Electronic – Avoiding echo/feedback on speaker-phones, how

audiobidirectionaldsp

Even a $20 mobile phone with a speakerphone has no problems of feedback. While I understand that companies like Mediatek have use crazy volumes to bring down mobile chipset prices so low, but reading some articles I get the impression that the circuitry/electronics to suppress/remove feedback from such speaker-phone arrangements where speaker and mic are placed in very close proximity, is fairly complex (involve powerful DSP), involved and expensive. Am I missing something very basic here ? Are there some environmental constraints that are used, in case of mobile-phone to simplify the design of such circuitry and there-by, keep the costs low ?

I am approaching this from the study of an el-cheapo baby-monitor with 2-way "talk" feature, where, in the problem of feedback is terrible. I've tried several things s.a. replacing the electret microphone, speaker type of this device, to no avail. This audio codec used on this device is apparently an ALC one but much of the chip's surface is etched, but I do know that the processor is a Winbond ARM7. It had a shiny sticker on top which I managed to scratch-off to reveal the part number.

Best Answer

The audio processing algorithm you are interested in is called "Acoustic Echo Cancellation", or AEC. It is most commonly used in speakerphones to remove the output of the speaker from the mic signal. Most of this benefit is to the person on the other end of the phone call, since he won't be hearing echos of himself.

Some cheap and not so cheap speakerphones don't use AEC. I have a Polycom speakerphone which is "half duplex". Meaning that when one side is talking, the other side is muted. Because of this, there is no chance for echos or feedback to happen. Unfortunately, this also allows for a "filibuster"-- if one side never shuts up then the other side can never interrupt.

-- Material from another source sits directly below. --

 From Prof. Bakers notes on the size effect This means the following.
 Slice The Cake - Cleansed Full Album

There are many types of AEC algorithms, and almost every type is patented. Most of them involve some form of modeling, where a model of the "speaker to mic acoustic signal path" is created. Once created, we can predict how the speaker output will be picked up by the mic, and thus remove that signal from the mic, leaving only the intended sounds in the mic signal.

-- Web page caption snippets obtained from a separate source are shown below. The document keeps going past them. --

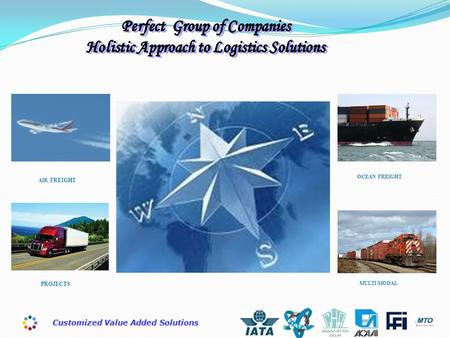 Customized Value Added Solutions OCEAN FREIGHT AIR FREIGHT PROJECTS MULTI MODAL.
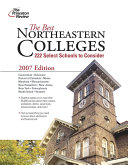 The Best Northeastern Colleges  2007 Edition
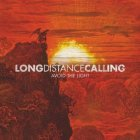 Long Distance Calling AVOID THE LIGHT (RE-ISSUE 2016) (2LP+CD/Gatefold)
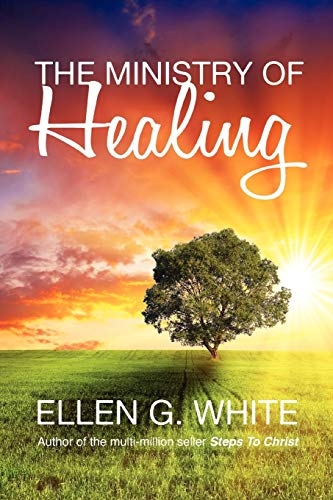 9781907661327: The Ministry of Healing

This model would thus figure out how the sounds reflect off of the walls and other things in the room, etc. The patents for AEC usually center around exactly how this model is initially created and later updated as things change in the room (mic position, position of people and furniture, etc).

In addition to the "room model", there are other noise-reduction algorithms used. While these algorithms are not technically part of AEC, there are no useful implementations of AEC that don't use these. Normally there is some sort of simple noise-gate (or a multi-band noise gate). Other algorithms are also typically used, but are either patented or treated as a "trade secret"-- which is why I can't tell you about them! :(

Most AEC algorithms operate on a limited frequency range, 300 Hz to 3 KHz, which is the same frequency range as most telephones. Increasingly, wide-band AEC is becoming popular with the advent of higher-bandwidth teleconferencing/telepresence systems.

AEC algorithms are very computationally expensive, and the wide-band AEC requires several times more horsepower than the more limited versions. It is not uncommon for a single "run-of-the-mill" DSP to only be able to do 1 or 2 channels of AEC. For a high quality wide-band AEC, a single high-powered DSP might be required for a single channel.

AEC algorithms are also very difficult to implement. In the entire USA, there are perhaps only 10 or 20 people who have the ability to write a good one. One very smart person that I know just wrote a wide-band AEC algorithm and it took him over a year!

For a 2-way baby monitor, I highly recommend using a half-duplex approach!